» **Exercise task 1**:
Transcribe the part of the transmission-pricing article that begins at "Fortnightly Magazine - December" and stops after "planned and built.".

-- start of Text --

Vintage, Voltage or Votes

Deck: 

AEP rekindles debate over grid pricing, but should the outcome hinge on majority rule?

Fortnightly Magazine - December 2007

You might have thought the Feds closed the book on any broad, region-wide sharing of sunk transmission costs—especially after FERC ruled last spring in Opinion No. 494 that PJM could stick with license-plate pricing (LPP) for transmission lines already planned and built.

If you thought that, you weren’t alone. Of 25 transmission owners (TOs) in the Midwest ISO (MISO), 24 voted recently to do the same for their market as well.

Starting in late 2006, the Midwest TOs had explored quite a few different pricing alternatives, including postage-stamp pricing to spread grid costs over a wide area, depending upon line voltage or other factors. But once the PJM ruling came down, the Midwest grid owners saw it as a “signal.” They said FERC “likely would look favorably” on license-plate pricing for MISO for the long term.

-- end of Text --
-- start of Material for this exercise --

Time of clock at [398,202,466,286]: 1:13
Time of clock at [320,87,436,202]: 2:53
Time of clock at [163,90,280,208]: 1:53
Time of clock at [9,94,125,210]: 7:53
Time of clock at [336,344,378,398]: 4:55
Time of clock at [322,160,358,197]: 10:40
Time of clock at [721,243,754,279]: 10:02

-- end of Material for this exercise --
-- start of Material for this exercise --

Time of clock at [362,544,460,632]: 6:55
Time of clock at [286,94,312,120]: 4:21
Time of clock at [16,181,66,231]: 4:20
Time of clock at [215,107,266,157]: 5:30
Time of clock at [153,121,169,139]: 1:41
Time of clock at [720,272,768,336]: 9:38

-- end of Material for this exercise --
-- start of Material for this exercise --

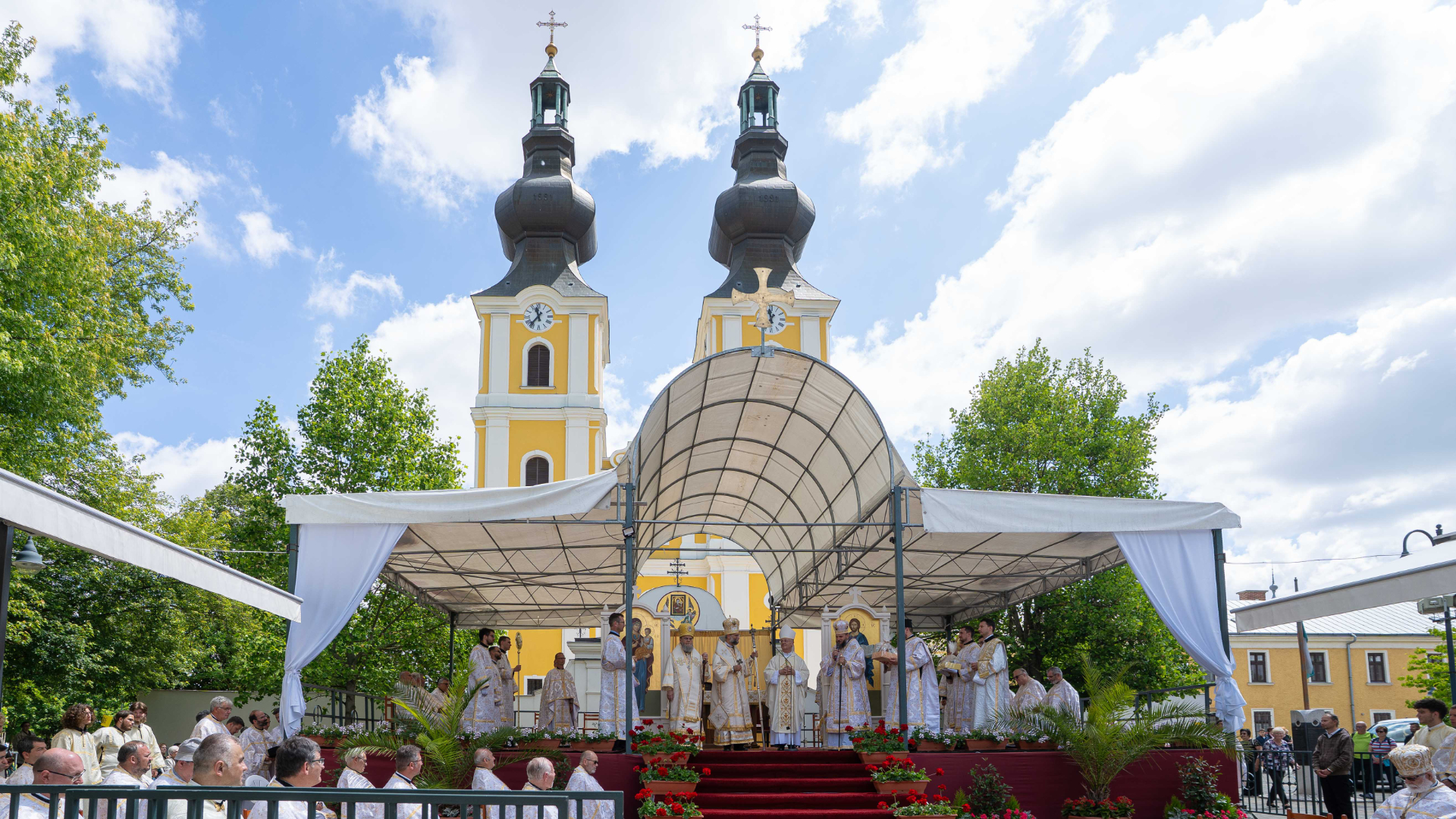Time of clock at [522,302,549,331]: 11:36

-- end of Material for this exercise --

» **Exercise task 2**:
Lay out the entries as a Markdown table with columns No. and Entry, one numbered row per line and blank lines omitted. Start at the entry line containing "Time of clock at [398,202,466,286]: 1:13" and end after the one containing "Time of clock at [721,243,754,279]: 10:02".

» **Problem solution 1**:
Fortnightly Magazine - December 2007

You might have thought the Feds closed the book on any broad, region-wide sharing of sunk transmission costs—especially after FERC ruled last spring in Opinion No. 494 that PJM could stick with license-plate pricing (LPP) for transmission lines already planned and built.

» **Problem solution 2**:
| No. | Entry |
|---|---|
| 1 | Time of clock at [398,202,466,286]: 1:13 |
| 2 | Time of clock at [320,87,436,202]: 2:53 |
| 3 | Time of clock at [163,90,280,208]: 1:53 |
| 4 | Time of clock at [9,94,125,210]: 7:53 |
| 5 | Time of clock at [336,344,378,398]: 4:55 |
| 6 | Time of clock at [322,160,358,197]: 10:40 |
| 7 | Time of clock at [721,243,754,279]: 10:02 |